> _Text extract_:
— START —
The first thing we saw after we entered the gates was the changing of the guard which is done every hour on the hour at all three castle entrances.  It’s a very big deal.

 

Some of the younger tourists didn’t find the changing of the guard all that exciting.

 

One of the 3 courtyards.

 

Another courtyard.

 

Another courtyard view.

 

This is Vladislaw Hall in the Old Royal Palace  built in the 12th century. It’s kind of a strange place, but the unique vaulted ceiling of vine-shaped tracery allowed the creation of such a vast indoor space, which according to our guide, was the largest in the world at the time.  

 

Basilica of St. George is one of the oldest structures at Prague Castle. The church was founded around 920 and this Basilica dates from the 12th century.

 

The inside of the Basilica of St. George. The building is very deceptive on the outside and is actually much narrower on the inside than it looks on the outside.

 

Golden Lane is a picturesque street of tiny, old, colorfully painted buildings within the castle walls that originally housed castle servants and goldsmiths.

Prague: Our Hotel

The hotel we stayed in on our return trip to Prague was really interesting so I thought I would include a post on it.  When we took a shuttle to the hotel the first night, he couldn’t get very close to it because of the crowds at the Christmas Market on the Old Town Square.  So the driver just sort of dumped us off and pointed across the visitor-packed square and said nebulously, “it’s over there.”  So we set off with our luggage in the general direction the driver was pointing.  We couldn’t find street names (which are traditionally on the sides of buildings) or numbers.  But we finally found a hotel that just said “hotel” on it (see below) and finally realized that must be it.  (We later discovered that the name of the hotel is on the front of the building but in the winter when the patio is covered, it’s not really visible from the street.  If you look carefully behind the heater on the patio, you can see it.)  But then we couldn’t find an entrance.
— END —
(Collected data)
— START —
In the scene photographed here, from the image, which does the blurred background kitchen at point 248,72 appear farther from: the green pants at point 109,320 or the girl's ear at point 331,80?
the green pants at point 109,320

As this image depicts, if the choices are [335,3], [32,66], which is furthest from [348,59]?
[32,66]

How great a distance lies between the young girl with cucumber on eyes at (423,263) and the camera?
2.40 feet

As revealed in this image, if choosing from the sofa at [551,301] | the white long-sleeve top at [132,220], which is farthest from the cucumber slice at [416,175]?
— END —
> _Exercises_:
1. Answer these questions using the Prague travel post:
(a) How often is the changing of the guard done?
(b) Around what year was the church at the Basilica of St. George founded?
(c) Who originally lived in the buildings on Golden Lane?
2. Write out the part of the Prague travel post starting with "This is Vladislaw" and going on through "from the 12th century.".
Answer from the Prague travel post alone.

> _Solutions for each task_:
1.
(a) Every hour on the hour, at all three castle entrances.
(b) Around 920.
(c) Castle servants and goldsmiths.

2.
This is Vladislaw Hall in the Old Royal Palace  built in the 12th century. It’s kind of a strange place, but the unique vaulted ceiling of vine-shaped tracery allowed the creation of such a vast indoor space, which according to our guide, was the largest in the world at the time.  

 

Basilica of St. George is one of the oldest structures at Prague Castle. The church was founded around 920 and this Basilica dates from the 12th century.